When this memoir ends, though you are still involved in obtaining certain rights for bike messengers, you have retired from the business to work at an art museum. Are you still doing this? How is it?

I only stayed at the museum for about six months. I was in a rich, emotional relationship with a woman who had to go to the University of Pennsylvania to complete a fellowship in medicine. Hoping to keep this relationship solvent, I went with her. While working on the book, I started messengering in Philly part-time. I had a really wonderful experience there. The bikers there are of the best in the world. But I didn't stay because that rich, emotional relationship I was in didn't work. When I completed the book, I returned to Chicago, called up Tom Willett at Service First Courier and told him to prep me a W-4. I've been back at the company working as biker "five-oh" since September of last year. I'm still messengering.
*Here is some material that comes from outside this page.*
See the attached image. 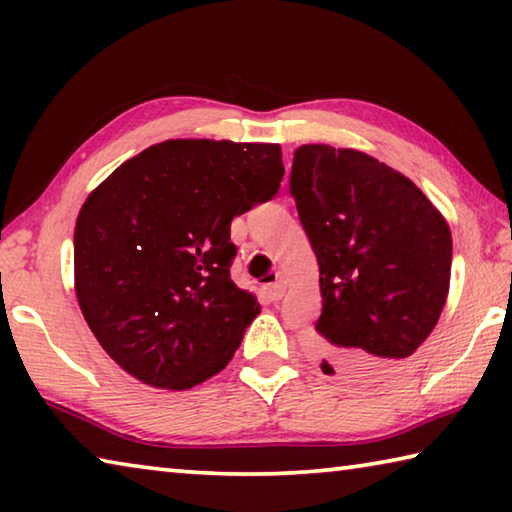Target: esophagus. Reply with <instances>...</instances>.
<instances>
[{"label":"esophagus","instance_id":"34e87169","mask_svg":"<svg viewBox=\"0 0 512 512\" xmlns=\"http://www.w3.org/2000/svg\"><path fill=\"white\" fill-rule=\"evenodd\" d=\"M284 291H287V282H284V280L273 282V284H268V287H266V293H268V298H271V300H280L284 296Z\"/></svg>","mask_w":512,"mask_h":512}]
</instances>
If at some point if you quit messengering for good, do you think you'll miss it?

Will I miss it? No, because I won't be far away. The guys at Service know that. I hope to stay productive as a writer from here on out, but I'll consider working part-time to keep down with the brotha's-keep my ass in shape, you know. It is a whole different job when you're not in dire straits. You can ride at your own pace. You can take in a little more of the beauty of the city.

I'll still be at the big races. I'll be tight with Critical Mass. I'll be supportive to other creative voices out there as they pursue their own missions; racing, writing, playing music, whatever. I hope to be working with the city and helping Mayor Daley get Chicago to be world-class cycling town.
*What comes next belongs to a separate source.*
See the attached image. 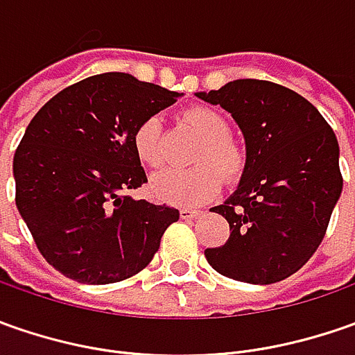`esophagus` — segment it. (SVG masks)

Are you ever afraid that you'll end up like the minivan-driving, Ralph Lauren-wearing, yuppie suburbanites you seem to scorn?
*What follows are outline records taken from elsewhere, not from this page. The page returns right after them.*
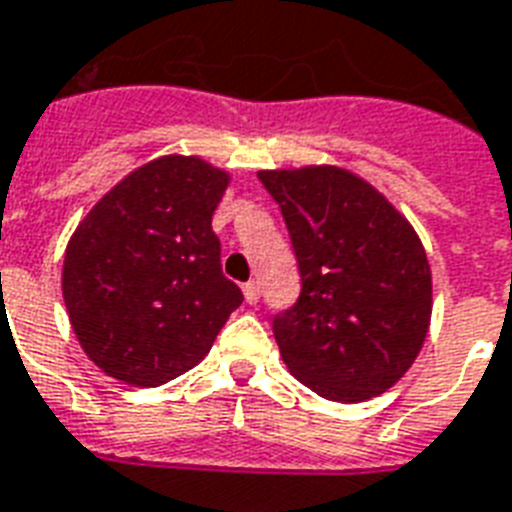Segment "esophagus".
I'll return each mask as SVG.
<instances>
[{
  "label": "esophagus",
  "mask_w": 512,
  "mask_h": 512,
  "mask_svg": "<svg viewBox=\"0 0 512 512\" xmlns=\"http://www.w3.org/2000/svg\"><path fill=\"white\" fill-rule=\"evenodd\" d=\"M244 298H247V303H257V300H260V284L257 282L244 284Z\"/></svg>",
  "instance_id": "1"
}]
</instances>
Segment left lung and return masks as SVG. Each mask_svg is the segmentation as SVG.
I'll return each instance as SVG.
<instances>
[{"label": "left lung", "mask_w": 512, "mask_h": 512, "mask_svg": "<svg viewBox=\"0 0 512 512\" xmlns=\"http://www.w3.org/2000/svg\"><path fill=\"white\" fill-rule=\"evenodd\" d=\"M298 257L300 295L273 317L284 365L319 397L362 403L397 384L427 338L432 273L419 236L335 166L257 174Z\"/></svg>", "instance_id": "left-lung-1"}]
</instances>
We should get something straight right away. People are good, all of them on some level and I hope to see that level in everything I do. I don't scorn the suburbanite. I believe they are unwittingly funding a war effort out there, consuming land they don't need, using machinery that does nothing but destroy, drinking oil that serves no one but the current commander in chief and I don't see the point in that. I wish they would opt for a stronger, richer, denser community within the city-limits. It would give their children a more diversified education. It would spare the earth a little asphalt. It would make our sidewalks safer, our schools more successful and prosperous.

But to answer your question, I will not drain myself the community that I have found in city-life. I might be pimping a Chinelli or styling a new pair of new racing shoes but I'll be sticking to my political positions as advocated in the book. I'll be street-level, with love in my heart, as always.

Look for me. I mean that. If you're driving, look before you open your door on me out there. Maybe it'll save me a few stitches.

If you could rewind your life and record over parts, would you keep the part of your life when you messengered?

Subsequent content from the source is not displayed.